Schema Evolution
Schema evolution is the process of changing data structures over time while keeping existing data readable and systems interoperable. ZIO Blocks provides two type classes for this: Into for one-way conversions and As for bidirectional round-trip conversions.
Into[A, B] As[A, B]
───────────────────── ──────────────────────────
A ──── into(a) ──── B A ──── into(a) ────► B
A ◄─── from(b) ──── B
One-way, asymmetric Bidirectional, round-trip
Allows defaults, drops Requires fields to match
extra fields freely or be Option; no defaults
on asymmetric fields
Into[A, B] — One-Way Conversion​
Into[A, B] converts a value of type A to Either[SchemaError, B]. It is the right choice whenever the migration is asymmetric — for example, when adding a field with a default value, removing a field, or transforming data in a way that cannot be reversed.
Typical use cases:
- Migrating records from an old schema version to a new one
- Translating an external DTO into a validated domain model
- Converting API responses to internal representations
As[A, B] — Bidirectional Round-Trip​
As[A, B] extends Into[A, B] with a from(b: B): Either[SchemaError, A] reverse direction.
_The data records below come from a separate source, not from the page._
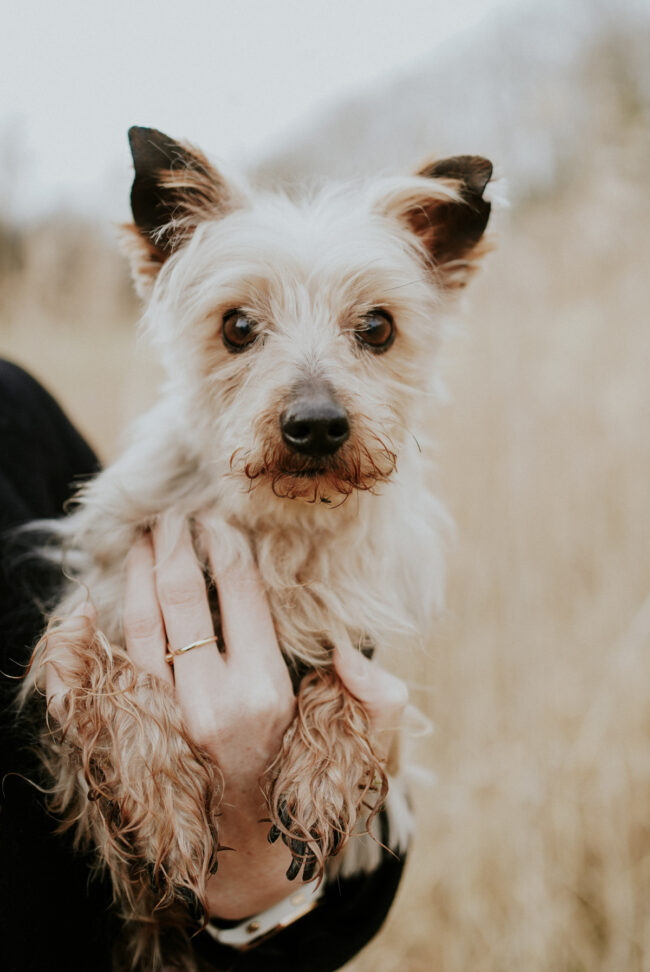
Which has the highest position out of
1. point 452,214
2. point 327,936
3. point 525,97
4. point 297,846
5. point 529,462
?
point 525,97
It guarantees that A → B → A restores the original value (within the constraints of numeric precision and optional fields). Use As when both sides of the conversion must remain in sync.
Typical use cases:
- Synchronising a local model with a remote representation
- Persisting to a data format that must be readable back into the same type
- Bridging two live systems that both produce and consume the same data
Choosing Between Into and As​
Into[A, B] | As[A, B] | |
|---|---|---|
| Reverse conversion | ✗ | ✅ from(b) |
| Default values on extra fields | ✅ allowed | ✗ not allowed |
| Optional asymmetric fields | ✅ | ✅ (Option only) |
| Numeric coercion | ✅ (widening + narrowing) | ✅ (must be invertible) |
| Use for one-way migrations | ✅ | possible but overly strict |
| Use for bidirectional sync | manual | ✅ |
When in doubt, start with Into. Upgrade to As only when you need the reverse direction and can satisfy its stricter derivation requirements.